:: Document section ::
>>>>>
Wednesday, March 4, 2020

Two Scores on Amazon

Early this year I noticed something different on the pages for my books.  The number of reviews suddenly skyrocketed.  Not because people were actually giving me new reviews.  Nope, instead, Amazon was adding international review numbers to the US review numbers.  So now if you go to the page for Chance of a Lifetime, you'll see that where it was at 42 reviews, now it's at 50 reviews for the 8 international reviews.
Before

After
But at least for the moment, when you look at the "Books in This Series" list, it still shows only the US reviews, which means the rating it shows doesn't even agree with the one on the rest of the page.

It's probably confusing for readers to see one number of reviews on one page and another number on another page--or another section of the page.  Really it seems like Amazon should decide which way they want to do this and be consistent.  But it's Amazon, so it's not like you can tell them what to do; you just have to hope that eventually they'll figure it out.  Or not.
<<<<<
:: Set of tasks ::
(a) Answer these from the post on Amazon review counts:
(i) What was Amazon adding to the US review numbers?
(ii) How many reviews did the page for Chance of a Lifetime show before and after the change?
(iii) Which reviews does the "Books in This Series" list still show?
(b) From the post on Amazon review counts, return the stretch from "Early this year" through "rest of the page.", copied word for word.

:: Recorded information ::
>>>>>
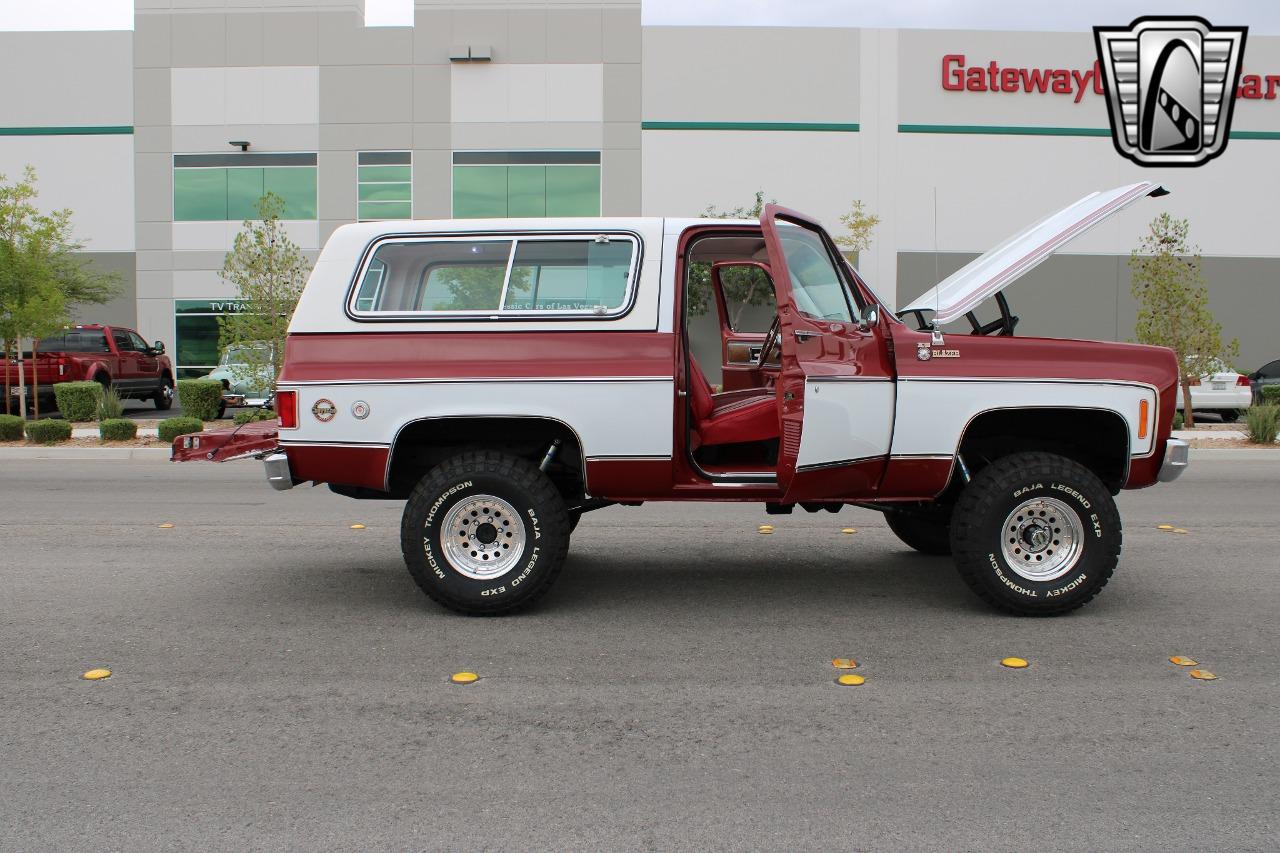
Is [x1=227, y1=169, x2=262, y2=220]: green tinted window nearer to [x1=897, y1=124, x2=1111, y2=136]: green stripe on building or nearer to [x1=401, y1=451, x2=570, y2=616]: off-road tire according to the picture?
[x1=897, y1=124, x2=1111, y2=136]: green stripe on building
<<<<<
:: Full answers ::
(a)
(i) International review numbers.
(ii) 42 reviews before and 50 after.
(iii) Only the US reviews.

(b)
Early this year I noticed something different on the pages for my books.  The number of reviews suddenly skyrocketed.  Not because people were actually giving me new reviews.  Nope, instead, Amazon was adding international review numbers to the US review numbers.  So now if you go to the page for Chance of a Lifetime, you'll see that where it was at 42 reviews, now it's at 50 reviews for the 8 international reviews.
Before

After
But at least for the moment, when you look at the "Books in This Series" list, it still shows only the US reviews, which means the rating it shows doesn't even agree with the one on the rest of the page.